Dave Richardson is retired from teaching high school English and continues as a long-time active member of the First Unitarian Church of Omaha, Nebraska, where he headed the team that recently completed that congregation’s sesquicentennial history.
Victor Urbanowicz, chair since 2016, is a long-time member of White Bear UU Church in Mahtomedi, MN, where he has served in several roles, including leader of the UU history discussion group. He is a charter member of the committee and worked on the 2002 Light on the Prairie conference. He writes or enrolls writers for the MidAmerica Region’s online history vignettes. He has also written and staged dramatic readings on Midwestern UU history. In 2013, he and two other UUs produced a book of brief histories of Twin Cities congregations. He is now retired from technical writing and post-secondary teaching. He lives with his wife Janet in St. Paul, MN.
Walter Wells is a veteran member of All Souls UU Church in Kansas City, where he has served in capacities such as Board President, Treasurer, Chair of Archives Committee, and current Archives Committee member.

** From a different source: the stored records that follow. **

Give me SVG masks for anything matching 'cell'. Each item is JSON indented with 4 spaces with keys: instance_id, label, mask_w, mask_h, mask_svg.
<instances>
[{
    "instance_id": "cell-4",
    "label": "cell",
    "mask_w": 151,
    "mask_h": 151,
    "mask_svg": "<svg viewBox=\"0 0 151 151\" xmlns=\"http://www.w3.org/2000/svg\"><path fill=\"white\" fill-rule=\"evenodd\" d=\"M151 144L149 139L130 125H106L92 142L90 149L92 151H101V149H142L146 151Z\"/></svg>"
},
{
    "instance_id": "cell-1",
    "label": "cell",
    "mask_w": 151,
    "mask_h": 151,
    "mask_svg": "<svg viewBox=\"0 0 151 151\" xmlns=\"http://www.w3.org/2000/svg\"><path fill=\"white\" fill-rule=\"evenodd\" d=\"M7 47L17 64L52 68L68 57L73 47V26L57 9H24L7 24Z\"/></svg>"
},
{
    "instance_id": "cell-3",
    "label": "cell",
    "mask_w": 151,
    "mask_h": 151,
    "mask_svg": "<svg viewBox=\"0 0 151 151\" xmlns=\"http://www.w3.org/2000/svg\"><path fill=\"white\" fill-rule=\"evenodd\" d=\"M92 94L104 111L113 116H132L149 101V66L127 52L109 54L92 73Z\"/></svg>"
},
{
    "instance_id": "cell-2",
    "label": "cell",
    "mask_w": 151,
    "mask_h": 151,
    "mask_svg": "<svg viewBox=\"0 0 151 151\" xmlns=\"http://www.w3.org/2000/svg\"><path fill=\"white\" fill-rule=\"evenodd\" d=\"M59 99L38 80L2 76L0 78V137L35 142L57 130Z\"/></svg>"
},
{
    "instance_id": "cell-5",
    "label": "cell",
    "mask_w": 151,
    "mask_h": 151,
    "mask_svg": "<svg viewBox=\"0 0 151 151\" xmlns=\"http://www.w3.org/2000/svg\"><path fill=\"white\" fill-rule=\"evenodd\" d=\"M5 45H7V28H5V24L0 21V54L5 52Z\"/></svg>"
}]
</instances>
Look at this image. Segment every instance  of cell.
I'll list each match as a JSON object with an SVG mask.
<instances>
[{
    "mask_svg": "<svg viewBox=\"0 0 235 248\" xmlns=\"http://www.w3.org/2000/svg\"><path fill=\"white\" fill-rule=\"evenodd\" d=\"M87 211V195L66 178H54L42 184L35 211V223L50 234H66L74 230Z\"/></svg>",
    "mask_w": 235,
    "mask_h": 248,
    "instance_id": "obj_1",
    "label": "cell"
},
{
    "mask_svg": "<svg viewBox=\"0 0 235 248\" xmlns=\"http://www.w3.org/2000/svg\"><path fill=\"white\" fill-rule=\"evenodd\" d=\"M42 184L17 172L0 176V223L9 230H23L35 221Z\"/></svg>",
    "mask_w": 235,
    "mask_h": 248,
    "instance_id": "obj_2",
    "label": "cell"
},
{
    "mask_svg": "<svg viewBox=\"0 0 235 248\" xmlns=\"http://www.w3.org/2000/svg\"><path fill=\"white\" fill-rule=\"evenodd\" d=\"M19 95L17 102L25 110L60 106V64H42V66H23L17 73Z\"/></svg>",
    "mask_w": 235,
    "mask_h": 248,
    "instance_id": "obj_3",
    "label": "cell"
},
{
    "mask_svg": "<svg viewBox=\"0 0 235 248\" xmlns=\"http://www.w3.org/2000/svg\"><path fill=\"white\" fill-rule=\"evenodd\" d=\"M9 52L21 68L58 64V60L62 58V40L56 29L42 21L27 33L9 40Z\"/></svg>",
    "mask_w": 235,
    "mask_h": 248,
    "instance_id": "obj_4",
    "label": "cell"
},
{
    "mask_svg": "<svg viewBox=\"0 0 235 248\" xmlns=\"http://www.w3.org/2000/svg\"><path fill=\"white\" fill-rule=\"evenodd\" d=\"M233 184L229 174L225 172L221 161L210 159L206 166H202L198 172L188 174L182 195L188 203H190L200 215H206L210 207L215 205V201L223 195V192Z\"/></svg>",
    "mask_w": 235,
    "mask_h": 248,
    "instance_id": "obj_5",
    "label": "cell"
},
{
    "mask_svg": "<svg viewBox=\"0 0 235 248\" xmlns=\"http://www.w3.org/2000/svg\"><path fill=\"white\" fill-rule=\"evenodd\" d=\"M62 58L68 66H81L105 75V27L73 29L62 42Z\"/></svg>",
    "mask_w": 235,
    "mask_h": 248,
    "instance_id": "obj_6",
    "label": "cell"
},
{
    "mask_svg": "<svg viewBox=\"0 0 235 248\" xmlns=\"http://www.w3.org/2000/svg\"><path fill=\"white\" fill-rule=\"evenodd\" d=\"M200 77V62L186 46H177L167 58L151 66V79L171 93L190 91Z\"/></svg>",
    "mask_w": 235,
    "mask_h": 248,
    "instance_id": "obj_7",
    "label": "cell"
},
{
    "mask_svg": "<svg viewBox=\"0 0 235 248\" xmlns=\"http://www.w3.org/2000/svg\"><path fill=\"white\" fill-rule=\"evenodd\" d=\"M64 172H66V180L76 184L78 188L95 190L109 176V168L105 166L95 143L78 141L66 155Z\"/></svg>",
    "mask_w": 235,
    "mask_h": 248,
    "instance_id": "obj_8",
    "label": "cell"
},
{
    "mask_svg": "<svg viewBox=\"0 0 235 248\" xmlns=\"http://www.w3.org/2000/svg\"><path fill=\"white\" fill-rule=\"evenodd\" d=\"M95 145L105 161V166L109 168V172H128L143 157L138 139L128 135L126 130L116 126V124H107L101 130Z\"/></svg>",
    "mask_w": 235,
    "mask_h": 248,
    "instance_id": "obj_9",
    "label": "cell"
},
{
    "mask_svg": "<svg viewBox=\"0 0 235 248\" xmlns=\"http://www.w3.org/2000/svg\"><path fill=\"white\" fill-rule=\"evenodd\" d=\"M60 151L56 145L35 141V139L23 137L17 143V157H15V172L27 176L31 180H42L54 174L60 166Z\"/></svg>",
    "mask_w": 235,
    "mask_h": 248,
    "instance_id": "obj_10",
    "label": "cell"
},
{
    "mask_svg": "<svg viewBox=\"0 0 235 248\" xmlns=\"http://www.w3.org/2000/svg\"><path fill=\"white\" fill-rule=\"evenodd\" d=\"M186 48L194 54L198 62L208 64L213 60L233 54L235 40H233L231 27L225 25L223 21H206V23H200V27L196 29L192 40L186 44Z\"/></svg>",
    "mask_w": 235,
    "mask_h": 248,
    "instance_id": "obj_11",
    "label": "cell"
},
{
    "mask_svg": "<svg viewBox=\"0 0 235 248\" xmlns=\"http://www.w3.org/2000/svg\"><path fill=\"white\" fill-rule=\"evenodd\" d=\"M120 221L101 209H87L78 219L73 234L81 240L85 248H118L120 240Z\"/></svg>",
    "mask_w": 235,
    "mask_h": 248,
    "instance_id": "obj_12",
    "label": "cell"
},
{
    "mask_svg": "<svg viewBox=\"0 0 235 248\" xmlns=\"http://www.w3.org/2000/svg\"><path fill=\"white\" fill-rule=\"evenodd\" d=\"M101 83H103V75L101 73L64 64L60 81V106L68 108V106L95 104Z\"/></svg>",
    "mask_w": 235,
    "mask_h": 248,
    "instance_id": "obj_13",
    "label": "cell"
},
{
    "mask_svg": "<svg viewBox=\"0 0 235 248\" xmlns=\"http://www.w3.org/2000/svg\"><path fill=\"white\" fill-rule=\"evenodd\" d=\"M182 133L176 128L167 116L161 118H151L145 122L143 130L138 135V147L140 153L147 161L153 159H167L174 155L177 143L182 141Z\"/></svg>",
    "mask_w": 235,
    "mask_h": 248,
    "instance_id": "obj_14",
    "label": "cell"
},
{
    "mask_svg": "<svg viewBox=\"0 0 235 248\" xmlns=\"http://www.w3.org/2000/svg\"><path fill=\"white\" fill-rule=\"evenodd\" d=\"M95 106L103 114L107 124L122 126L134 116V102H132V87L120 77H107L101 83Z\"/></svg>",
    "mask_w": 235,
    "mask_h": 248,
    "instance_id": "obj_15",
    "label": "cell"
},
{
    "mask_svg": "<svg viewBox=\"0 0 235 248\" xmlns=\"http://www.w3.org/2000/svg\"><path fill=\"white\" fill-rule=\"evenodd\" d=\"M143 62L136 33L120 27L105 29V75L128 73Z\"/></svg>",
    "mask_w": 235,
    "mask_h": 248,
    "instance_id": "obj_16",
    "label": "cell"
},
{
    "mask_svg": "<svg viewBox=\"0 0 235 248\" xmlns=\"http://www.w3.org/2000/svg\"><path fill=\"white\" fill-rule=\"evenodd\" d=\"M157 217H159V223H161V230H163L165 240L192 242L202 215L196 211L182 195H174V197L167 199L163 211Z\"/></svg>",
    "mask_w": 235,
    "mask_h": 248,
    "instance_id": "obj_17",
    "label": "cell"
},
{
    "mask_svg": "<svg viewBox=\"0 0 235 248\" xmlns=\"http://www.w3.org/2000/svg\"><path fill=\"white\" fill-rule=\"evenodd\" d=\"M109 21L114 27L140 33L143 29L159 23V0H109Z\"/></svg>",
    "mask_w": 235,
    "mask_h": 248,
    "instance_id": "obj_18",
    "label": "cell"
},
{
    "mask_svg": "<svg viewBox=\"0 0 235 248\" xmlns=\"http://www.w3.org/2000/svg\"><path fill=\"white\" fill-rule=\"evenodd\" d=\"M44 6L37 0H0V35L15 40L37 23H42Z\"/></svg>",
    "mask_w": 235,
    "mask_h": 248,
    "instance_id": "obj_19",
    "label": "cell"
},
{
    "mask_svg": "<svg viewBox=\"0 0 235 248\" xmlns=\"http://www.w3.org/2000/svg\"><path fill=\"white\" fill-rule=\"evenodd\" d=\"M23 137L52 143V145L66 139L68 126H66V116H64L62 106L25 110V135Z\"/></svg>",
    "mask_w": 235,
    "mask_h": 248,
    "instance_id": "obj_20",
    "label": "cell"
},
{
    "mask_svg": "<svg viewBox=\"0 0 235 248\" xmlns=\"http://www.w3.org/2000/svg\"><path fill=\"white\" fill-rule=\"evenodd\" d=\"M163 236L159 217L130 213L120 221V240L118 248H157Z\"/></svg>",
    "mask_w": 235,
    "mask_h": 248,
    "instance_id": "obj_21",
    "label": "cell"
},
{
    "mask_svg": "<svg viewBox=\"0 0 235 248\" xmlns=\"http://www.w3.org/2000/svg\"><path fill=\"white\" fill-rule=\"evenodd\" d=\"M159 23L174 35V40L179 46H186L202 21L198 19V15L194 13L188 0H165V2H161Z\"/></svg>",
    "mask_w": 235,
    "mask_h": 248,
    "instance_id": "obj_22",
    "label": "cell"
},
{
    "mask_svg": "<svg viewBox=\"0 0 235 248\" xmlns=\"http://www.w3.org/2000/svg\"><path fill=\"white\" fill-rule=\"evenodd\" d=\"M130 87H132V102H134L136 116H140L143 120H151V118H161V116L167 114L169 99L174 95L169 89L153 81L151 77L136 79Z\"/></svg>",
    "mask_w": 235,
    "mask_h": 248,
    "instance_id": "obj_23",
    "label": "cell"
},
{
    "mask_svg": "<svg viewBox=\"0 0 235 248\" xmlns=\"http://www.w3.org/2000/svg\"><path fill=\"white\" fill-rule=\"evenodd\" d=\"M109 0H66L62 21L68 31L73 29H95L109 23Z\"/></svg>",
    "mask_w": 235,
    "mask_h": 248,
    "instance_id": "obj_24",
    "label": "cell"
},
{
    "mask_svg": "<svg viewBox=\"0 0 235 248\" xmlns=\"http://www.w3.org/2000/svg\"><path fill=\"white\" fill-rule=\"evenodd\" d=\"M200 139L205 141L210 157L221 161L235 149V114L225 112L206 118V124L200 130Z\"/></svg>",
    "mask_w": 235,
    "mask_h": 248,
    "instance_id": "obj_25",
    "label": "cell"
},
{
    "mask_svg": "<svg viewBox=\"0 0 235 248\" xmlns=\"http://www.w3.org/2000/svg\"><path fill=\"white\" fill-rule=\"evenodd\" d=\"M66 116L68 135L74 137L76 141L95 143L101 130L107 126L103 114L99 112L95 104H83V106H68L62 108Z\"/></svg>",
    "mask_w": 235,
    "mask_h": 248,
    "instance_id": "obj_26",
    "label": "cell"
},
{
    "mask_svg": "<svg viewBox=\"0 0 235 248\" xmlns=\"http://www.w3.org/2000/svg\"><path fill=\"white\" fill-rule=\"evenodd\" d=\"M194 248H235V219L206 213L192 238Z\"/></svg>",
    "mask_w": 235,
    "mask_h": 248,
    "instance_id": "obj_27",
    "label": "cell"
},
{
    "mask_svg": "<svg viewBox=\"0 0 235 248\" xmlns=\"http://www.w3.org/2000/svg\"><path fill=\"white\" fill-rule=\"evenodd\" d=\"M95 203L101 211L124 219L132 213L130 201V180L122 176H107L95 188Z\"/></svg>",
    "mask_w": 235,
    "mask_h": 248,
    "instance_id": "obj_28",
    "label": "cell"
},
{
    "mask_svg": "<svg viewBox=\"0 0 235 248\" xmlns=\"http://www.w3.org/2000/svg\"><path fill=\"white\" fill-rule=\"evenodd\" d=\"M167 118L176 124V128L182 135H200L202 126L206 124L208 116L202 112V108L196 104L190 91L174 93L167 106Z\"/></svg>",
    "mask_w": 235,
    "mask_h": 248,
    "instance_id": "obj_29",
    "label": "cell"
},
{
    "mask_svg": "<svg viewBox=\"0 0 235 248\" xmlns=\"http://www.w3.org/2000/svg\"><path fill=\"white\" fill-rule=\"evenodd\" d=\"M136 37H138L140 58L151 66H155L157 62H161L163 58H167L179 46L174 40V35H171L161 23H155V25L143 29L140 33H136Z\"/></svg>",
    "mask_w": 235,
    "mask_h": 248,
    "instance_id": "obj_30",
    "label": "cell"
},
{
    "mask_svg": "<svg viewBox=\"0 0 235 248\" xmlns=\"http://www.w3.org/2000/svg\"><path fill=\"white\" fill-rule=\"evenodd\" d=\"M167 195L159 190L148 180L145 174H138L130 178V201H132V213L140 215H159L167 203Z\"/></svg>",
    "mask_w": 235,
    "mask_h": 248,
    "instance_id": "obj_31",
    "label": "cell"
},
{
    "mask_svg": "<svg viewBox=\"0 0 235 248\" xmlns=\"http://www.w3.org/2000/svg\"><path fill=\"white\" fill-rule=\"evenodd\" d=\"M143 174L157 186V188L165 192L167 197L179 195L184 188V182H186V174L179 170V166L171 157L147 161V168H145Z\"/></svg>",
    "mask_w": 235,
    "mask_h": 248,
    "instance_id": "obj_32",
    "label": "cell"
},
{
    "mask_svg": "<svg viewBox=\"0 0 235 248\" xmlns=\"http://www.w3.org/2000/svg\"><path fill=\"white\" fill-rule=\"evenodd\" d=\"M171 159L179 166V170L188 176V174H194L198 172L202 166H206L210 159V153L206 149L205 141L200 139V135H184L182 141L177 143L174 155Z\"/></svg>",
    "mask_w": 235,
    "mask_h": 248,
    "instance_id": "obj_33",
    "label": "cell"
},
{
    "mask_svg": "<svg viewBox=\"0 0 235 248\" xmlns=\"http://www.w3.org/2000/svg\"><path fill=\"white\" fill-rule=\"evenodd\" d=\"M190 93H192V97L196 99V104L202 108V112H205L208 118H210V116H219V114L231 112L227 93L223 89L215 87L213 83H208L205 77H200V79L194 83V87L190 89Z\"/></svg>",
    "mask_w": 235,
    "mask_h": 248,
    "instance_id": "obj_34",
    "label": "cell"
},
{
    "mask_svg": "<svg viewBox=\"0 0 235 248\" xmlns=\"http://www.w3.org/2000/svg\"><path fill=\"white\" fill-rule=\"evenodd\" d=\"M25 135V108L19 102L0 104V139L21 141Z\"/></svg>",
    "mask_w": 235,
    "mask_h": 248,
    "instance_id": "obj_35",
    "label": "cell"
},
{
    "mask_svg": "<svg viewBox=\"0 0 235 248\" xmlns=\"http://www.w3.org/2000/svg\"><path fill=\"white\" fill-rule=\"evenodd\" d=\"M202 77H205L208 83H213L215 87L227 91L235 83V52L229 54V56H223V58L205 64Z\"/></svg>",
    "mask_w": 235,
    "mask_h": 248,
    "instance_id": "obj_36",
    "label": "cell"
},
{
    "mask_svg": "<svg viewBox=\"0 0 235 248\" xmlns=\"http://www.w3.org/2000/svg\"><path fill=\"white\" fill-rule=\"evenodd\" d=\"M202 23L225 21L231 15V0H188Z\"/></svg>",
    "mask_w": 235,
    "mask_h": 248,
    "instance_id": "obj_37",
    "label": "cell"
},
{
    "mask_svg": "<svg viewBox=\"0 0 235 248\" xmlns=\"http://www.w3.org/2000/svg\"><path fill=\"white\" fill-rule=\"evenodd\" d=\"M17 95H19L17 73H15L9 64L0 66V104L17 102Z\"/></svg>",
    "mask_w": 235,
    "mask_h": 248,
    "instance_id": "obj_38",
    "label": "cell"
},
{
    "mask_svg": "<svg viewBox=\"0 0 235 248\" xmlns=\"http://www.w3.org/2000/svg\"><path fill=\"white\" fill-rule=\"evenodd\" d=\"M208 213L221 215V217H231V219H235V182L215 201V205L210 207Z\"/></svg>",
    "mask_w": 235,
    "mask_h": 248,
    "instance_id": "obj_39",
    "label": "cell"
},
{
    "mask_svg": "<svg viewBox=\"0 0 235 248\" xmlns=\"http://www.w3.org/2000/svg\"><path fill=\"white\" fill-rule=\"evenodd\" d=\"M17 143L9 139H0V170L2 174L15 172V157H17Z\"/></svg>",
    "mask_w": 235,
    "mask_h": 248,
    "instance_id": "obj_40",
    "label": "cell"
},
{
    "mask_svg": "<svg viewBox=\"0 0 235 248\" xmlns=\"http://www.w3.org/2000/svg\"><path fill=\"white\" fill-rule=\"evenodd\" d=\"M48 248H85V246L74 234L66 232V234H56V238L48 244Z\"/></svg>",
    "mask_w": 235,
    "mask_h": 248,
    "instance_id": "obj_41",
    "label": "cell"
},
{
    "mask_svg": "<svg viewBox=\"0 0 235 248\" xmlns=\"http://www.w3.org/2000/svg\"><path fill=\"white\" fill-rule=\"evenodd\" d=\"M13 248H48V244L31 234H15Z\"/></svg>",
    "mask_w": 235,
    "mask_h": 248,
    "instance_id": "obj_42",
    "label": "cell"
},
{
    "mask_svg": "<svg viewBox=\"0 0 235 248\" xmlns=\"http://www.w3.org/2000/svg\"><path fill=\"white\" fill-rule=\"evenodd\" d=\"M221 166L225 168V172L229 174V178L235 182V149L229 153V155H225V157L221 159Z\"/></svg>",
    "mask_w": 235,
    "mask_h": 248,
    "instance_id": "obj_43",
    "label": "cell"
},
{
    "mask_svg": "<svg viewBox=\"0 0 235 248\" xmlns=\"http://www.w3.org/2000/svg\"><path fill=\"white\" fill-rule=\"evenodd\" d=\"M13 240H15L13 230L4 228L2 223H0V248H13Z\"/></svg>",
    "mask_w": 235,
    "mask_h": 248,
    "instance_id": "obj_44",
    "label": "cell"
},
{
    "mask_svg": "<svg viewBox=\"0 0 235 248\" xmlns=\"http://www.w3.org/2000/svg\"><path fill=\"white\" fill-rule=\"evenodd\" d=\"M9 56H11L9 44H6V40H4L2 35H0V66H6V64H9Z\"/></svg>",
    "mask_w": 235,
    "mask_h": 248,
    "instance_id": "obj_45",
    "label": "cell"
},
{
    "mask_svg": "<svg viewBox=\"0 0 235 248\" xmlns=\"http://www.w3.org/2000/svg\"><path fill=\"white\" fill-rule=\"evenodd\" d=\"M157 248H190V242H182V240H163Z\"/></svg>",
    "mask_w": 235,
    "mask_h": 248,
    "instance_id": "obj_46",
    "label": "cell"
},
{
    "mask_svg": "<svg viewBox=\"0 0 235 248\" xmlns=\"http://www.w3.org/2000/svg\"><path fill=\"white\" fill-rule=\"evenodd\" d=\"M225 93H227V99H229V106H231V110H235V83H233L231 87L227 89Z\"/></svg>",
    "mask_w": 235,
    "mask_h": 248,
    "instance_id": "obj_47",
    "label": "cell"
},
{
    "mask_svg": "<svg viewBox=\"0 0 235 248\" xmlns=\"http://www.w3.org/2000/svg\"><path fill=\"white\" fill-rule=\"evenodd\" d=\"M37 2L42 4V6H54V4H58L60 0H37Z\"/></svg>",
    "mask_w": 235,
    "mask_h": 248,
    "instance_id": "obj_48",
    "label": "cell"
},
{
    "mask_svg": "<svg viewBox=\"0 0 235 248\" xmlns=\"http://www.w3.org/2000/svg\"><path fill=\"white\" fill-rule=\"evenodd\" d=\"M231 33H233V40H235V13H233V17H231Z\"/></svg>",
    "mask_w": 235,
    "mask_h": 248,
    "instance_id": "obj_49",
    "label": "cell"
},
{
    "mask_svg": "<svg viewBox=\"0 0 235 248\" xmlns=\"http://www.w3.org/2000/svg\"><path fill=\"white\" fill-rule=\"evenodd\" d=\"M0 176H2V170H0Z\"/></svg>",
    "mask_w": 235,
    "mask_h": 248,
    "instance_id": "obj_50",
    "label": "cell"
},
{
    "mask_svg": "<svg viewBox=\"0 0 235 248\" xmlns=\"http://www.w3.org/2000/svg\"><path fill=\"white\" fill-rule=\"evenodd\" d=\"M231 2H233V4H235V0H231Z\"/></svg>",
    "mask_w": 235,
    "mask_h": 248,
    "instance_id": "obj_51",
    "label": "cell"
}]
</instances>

He has represented All Souls at District meetings, General Assemblies, and elsewhere. Walt joined the history team in 2002 and contributes to history activities at All Souls. Walt is active in community groups and has served on statewide boards addressing housing and historical preservation. He repairs and rehabs older buildings (hands on) and consults on the rehab of historical buildings. With his spouse he now lives in a newer house (1904, upgraded in 1924, rather than the 1897 house where they raised a family.) His ancestors include Unitarians in Canada and Universalists in Massachusetts.
In Memoriam
Lowell Hanson (1927-2016), was the founder and for many years leader and driving force of the Committee. After serving as an officer in the US Marine Corps during the Korean conflict, he became a professor of agronomy at the University of Minnesota. He initiated and completed some of the Committee’s most ambitious projects, notably the 2002 conference and the congregational trainings for recording history on video.